Below are the records; repeat exactly their lines between the line holding "Man braucht nur" and the line holding "Converse x Off-White", inclusive, skipping the pictures.

Record set below:

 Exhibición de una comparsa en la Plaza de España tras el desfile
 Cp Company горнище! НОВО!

End of Record set.
Record set below:

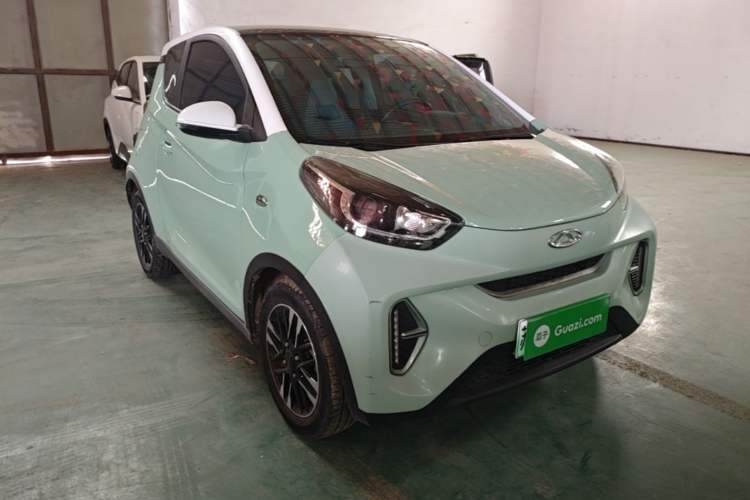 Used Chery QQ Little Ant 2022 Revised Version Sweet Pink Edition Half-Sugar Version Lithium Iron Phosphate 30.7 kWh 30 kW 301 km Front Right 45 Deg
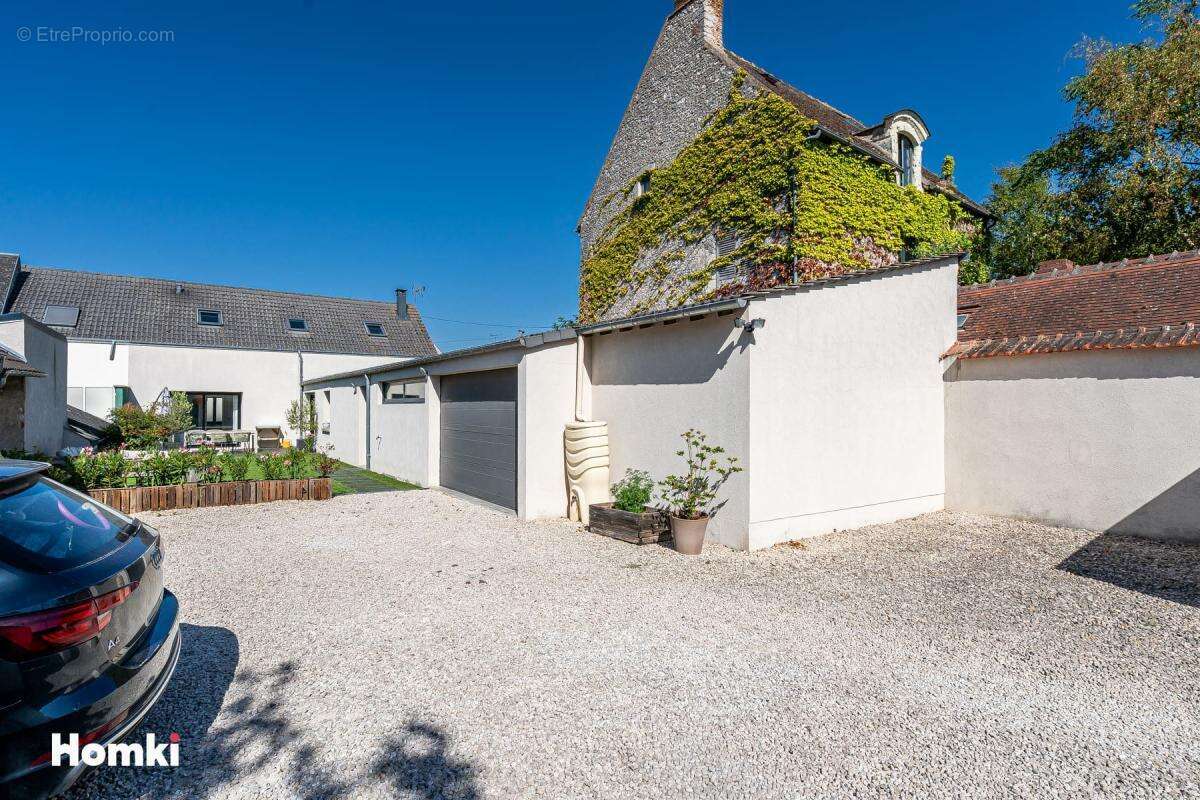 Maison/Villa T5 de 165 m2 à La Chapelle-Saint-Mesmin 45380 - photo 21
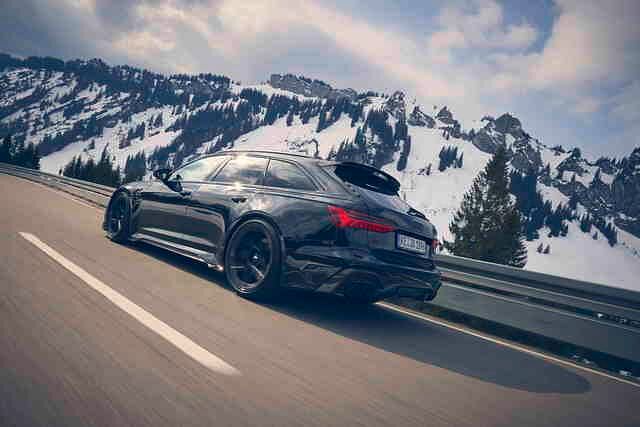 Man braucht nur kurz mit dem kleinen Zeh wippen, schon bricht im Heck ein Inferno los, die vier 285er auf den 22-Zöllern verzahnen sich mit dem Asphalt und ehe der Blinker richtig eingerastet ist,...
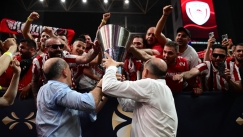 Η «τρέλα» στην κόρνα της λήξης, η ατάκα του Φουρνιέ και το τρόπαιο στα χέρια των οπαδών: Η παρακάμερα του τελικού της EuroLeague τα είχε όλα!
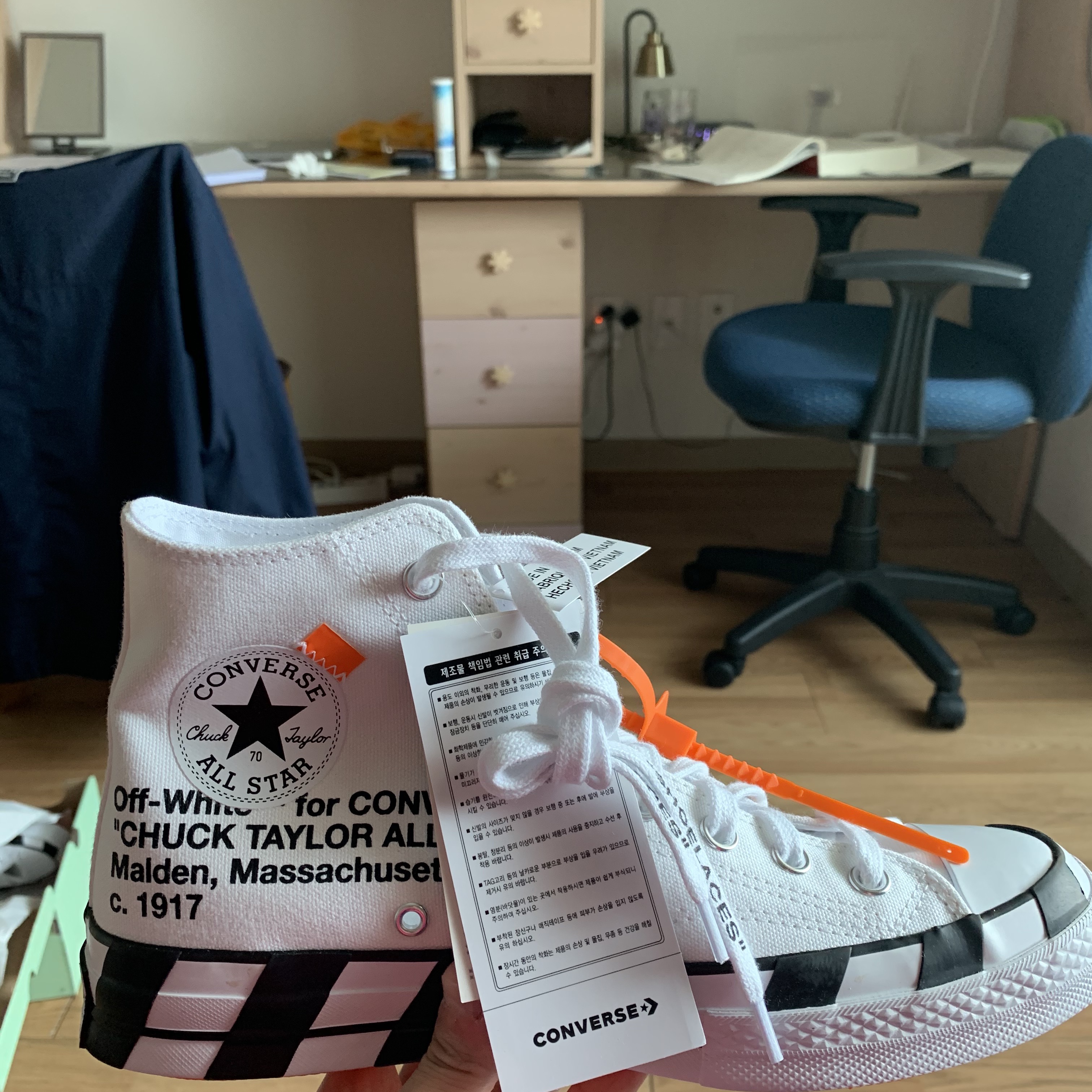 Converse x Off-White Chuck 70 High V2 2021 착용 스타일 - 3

End of Record set.

• Written reply:
 Man braucht nur kurz mit dem kleinen Zeh wippen, schon bricht im Heck ein Inferno los, die vier 285er auf den 22-Zöllern verzahnen sich mit dem Asphalt und ehe der Blinker richtig eingerastet ist,...
 Η «τρέλα» στην κόρνα της λήξης, η ατάκα του Φουρνιέ και το τρόπαιο στα χέρια των οπαδών: Η παρακάμερα του τελικού της EuroLeague τα είχε όλα!
 Converse x Off-White Chuck 70 High V2 2021 착용 스타일 - 3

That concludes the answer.